WAKTU

JEDA

Selasa, 10 November 2009

MENJADI PNS

MENJADI PNS.

Cak Kus kedatangan tamu. Seorang kawan lama. Teman sekolah. Si kawan, sebut saja A tidak sendirian. Ia datang dengan istrinya. Setelah bercerita panjang lebar soal banyak hal—memang yang paling banyak cerita kekonyolan masa silam waktu sekolah dulu—si kawan mengungkapkan tujuan sebenarnya bertanandang pada Cak Kus; mencari jalan pintas jadi PNS. Bahkan A sudah menyediakan dana sebesar Rp. 60 juta sebagai uang pelicin untuk memuluskan jalannya itu.

“Wah, kenapa kalau urusan itu kok mesti ke saya to ya!? saya khan bukan Bupati. Bukan juga pejabat tinggi di Pemerintah Daerah.”

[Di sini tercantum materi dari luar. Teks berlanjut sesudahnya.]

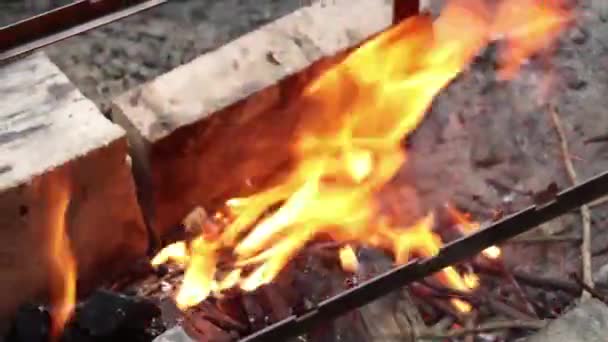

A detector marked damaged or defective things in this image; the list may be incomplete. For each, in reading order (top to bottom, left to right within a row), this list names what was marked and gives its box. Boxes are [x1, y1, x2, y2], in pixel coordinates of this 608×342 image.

rusty metal bar [1, 0, 167, 62]
rusty metal bar [239, 171, 608, 342]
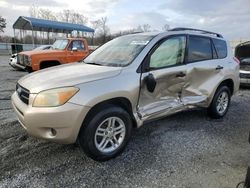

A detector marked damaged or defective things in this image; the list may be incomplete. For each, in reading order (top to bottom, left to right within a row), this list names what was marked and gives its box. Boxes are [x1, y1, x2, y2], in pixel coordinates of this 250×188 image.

damaged rear door [138, 35, 187, 121]
damaged rear door [182, 35, 227, 106]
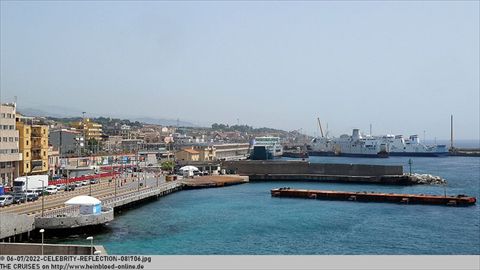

“Iya…iya saya tahu. Tapi sampeyan khan banyak teman pejabat. Juga termasuk orang ‘penting’ di daerah ini. Ayolah Cak, tolongin saya sekali ini saja. Tau sendiri khan cari kerja sekarang sulit. Ini demi masa depan keluarga.” Sambil tangan si A memegangi bahu istrinya. Kedua pasangan suami-istri itu kemudian tersenyum.
Mendengar komentar kawannya itu Cak Kus jadi garuk-garuk kepalanya yang tidak gatal. Sambil tertawa dalam hati. Betapa tidak. Seumur-umur baru kali ini ia disebut-sebut sebagai salah satu orang “penting” di daerahnya. Padahal banyak diantara kawan-kawan lainnya masih sepakat untuk menyebut Cak Kus sebagai orang ‘edan.’ Bagaimana tidak edan. Setelah lulus kuliah sempat kerja di perusahaan besar pertambangan. Tiga tahun ia lakoni pekerjaan itu. sampai akhirnya ia bisa menjabat sebagai kepala divisi Humas. Eh, karir baru menanjak malah memilih berhenti. Keluar dari perusahaan pertambangan Cak Kus lalu kerja jadi reporter. Hanya satu tahun di perusahaan media cetak. Berhenti. Dan akhirnya memilih pulang kampung. Mengelola sawah warisan bapakknya seluas 1 hektar. Sambil jadi penulis serabutan. Apa itu tidak edan!?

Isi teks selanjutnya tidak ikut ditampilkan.